▸ Your goal: Repeat verbatim, and only, the lines of the data below, beginning at the line that contains "Oil Display Starter Kit from Africa Imports" and stopping after the line that contains "戛纳70年,中国电影也有过高光时刻".

▸ Records to process:
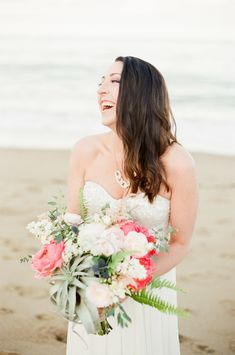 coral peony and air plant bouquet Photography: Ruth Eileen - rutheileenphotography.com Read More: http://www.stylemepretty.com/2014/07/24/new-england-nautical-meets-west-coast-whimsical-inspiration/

* * *

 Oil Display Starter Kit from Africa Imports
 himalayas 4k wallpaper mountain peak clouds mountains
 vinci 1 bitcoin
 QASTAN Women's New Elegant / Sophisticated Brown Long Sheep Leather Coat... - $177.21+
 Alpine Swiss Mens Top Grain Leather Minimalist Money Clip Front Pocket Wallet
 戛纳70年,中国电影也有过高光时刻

==

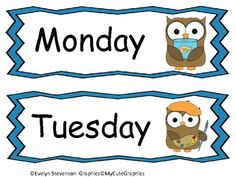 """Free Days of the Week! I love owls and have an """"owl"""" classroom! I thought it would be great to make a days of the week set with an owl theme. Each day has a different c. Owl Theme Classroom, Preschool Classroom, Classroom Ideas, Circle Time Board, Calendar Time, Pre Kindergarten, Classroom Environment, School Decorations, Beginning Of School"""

▸ Solved exercise:
 Oil Display Starter Kit from Africa Imports
 himalayas 4k wallpaper mountain peak clouds mountains
 vinci 1 bitcoin
 QASTAN Women's New Elegant / Sophisticated Brown Long Sheep Leather Coat... - $177.21+
 Alpine Swiss Mens Top Grain Leather Minimalist Money Clip Front Pocket Wallet
 戛纳70年,中国电影也有过高光时刻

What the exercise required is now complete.